Interacting with the existing StL landscape
The region has been home to USL Championship club Saint Louis FC since the 2015 season, and that team – based in nearby Fenton, Missouri – has cultivated a modest but devoted following. Though the club's taking it one year at a time, it’s been reported that STLFC will shutter operations when the MLS team gets underway.

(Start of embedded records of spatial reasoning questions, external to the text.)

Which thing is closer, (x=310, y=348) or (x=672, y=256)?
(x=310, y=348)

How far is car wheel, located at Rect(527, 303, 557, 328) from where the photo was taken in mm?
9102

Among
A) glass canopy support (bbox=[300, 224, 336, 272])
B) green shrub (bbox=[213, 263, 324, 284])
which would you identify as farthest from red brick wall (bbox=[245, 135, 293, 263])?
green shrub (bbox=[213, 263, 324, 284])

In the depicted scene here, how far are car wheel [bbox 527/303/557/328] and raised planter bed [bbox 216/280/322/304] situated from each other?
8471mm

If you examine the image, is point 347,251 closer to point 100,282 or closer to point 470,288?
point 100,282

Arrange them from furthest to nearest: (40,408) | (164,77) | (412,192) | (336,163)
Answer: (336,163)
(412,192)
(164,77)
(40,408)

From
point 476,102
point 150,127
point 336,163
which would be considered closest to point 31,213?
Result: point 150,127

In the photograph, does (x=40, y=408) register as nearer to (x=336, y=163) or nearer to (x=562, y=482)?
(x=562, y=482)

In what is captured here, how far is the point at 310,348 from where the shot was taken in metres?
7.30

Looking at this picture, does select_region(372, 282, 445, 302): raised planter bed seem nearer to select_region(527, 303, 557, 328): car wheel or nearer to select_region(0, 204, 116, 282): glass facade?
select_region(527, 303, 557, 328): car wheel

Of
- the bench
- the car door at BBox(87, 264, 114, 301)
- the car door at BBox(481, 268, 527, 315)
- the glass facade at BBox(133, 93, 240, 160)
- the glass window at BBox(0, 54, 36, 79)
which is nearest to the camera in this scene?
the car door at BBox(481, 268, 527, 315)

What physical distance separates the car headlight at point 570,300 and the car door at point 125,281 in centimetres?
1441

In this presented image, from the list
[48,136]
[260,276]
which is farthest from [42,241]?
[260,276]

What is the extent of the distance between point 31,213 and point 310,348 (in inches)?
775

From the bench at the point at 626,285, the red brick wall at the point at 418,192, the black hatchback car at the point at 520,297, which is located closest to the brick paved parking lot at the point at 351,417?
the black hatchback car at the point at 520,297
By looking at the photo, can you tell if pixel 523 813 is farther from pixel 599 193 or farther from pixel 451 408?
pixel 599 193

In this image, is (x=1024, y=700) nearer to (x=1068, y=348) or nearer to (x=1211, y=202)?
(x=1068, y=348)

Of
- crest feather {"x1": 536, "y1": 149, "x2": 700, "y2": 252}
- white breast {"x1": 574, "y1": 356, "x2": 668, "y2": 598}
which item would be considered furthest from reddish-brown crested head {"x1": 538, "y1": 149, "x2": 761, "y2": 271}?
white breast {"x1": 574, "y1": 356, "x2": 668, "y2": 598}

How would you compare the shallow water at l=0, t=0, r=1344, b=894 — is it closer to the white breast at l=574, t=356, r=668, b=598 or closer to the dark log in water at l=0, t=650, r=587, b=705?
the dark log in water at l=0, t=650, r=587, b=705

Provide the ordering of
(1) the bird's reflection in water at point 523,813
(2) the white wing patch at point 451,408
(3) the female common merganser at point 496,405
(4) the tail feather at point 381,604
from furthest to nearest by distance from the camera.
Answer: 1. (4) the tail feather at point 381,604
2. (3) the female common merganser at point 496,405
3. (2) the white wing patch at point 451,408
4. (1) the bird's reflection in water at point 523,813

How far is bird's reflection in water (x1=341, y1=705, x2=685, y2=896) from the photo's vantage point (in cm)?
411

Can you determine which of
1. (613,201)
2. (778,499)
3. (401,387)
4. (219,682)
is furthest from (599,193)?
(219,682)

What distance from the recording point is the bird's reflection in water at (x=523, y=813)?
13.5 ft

In a fairly unique arrangement, STLFC are owned and operated by a youth club, rather than the other way around: St. Louis Scott Gallagher, a 501c3 non-profit that's one of the area’s largest and most successful. Scott Gallagher operate a US Soccer Development Academy program under the STLFC name, and with the DA’s recent closure, it remains to be seen where their top boys’ teams will play going forward.
How the MLS organization interacts with STLFC and their supporters will be interesting to watch. Kavanaugh could be a vital link here, and in general between the past and future of the St. Louis scene.
A distinguished player, he was a college star at Saint Louis University and played on the 1984 US Olympic team before co-founding multi-billion-dollar IT outfit World Wide Technology, Inc. He’s served as president of Scott Gallagher’s board and is Saint Louis FC’s CEO.
“We're just dealing with the current situation like everybody else and we'd love to get the games started back up,” said Kavanaugh of STLFC. “But at this point in time, it [takes] a crystal ball, figuring out when will games be allowed to play again. And I think we’ll be the tail end of that vision; the major sports organizations and leaders – political and business – will have a big impact on how that's going to happen.”
How does all that take shape on the academy front?
St. Louis and its suburbs on both sides of the Illinois-Missouri border are home to a thriving youth soccer scene that's produced more than its share of professional and national-team players, including Steve Ralston, Taylor Twellman, Tim Ream and Josh Sargent, to name just a handful.
Scott Gallagher is probably the biggest elite youth club, but hardly the only one – Lou Fusz Athletic is another major player, along with several others. MLS4THELOU plan to operate an MLS academy like their future peers, but will have to navigate this environment adeptly, especially with the DA going away and a new MLS youth league rising in its place.
Do they partner with one or a few of the existing clubs? Try to build strong bonds, and eventually a player pathway, with all of them? Focus on a targeted local area, or perhaps cast a wider regional net like near-neighbors Sporting Kansas City have across the Midwest?
“The big goal, and the plan, is to be as collaborative as possible, to do what's in the best interest of the players,” said Kavanaugh, “in alignment with whatever that structure is going to be, and that structure today looks like it's going to be driven by MLS, which is good. We'll just figure out, how does that work?
“As you bring MLS to St. Louis, St Louis isn't a big enough market, for my perspective, to have competing academy structures. We're not LA or New York.”
Kavanaugh’s overall emphasis on pragmatism and cooperation is understandable given the many variables up in the air.
“I just think that people are going to have to get accustomed to change,” he said. “We're dealing with a lot of change with the global crisis we're dealing with.
“As leaders and owners, we have to work together and be willing to deal with some of these changes and really just try to do it in a very collaborative and productive way. And that's been my intent from day one, whether it's with the amateur club [Scott Gallagher], bringing in USL, and now being part of the MLS ownership group.”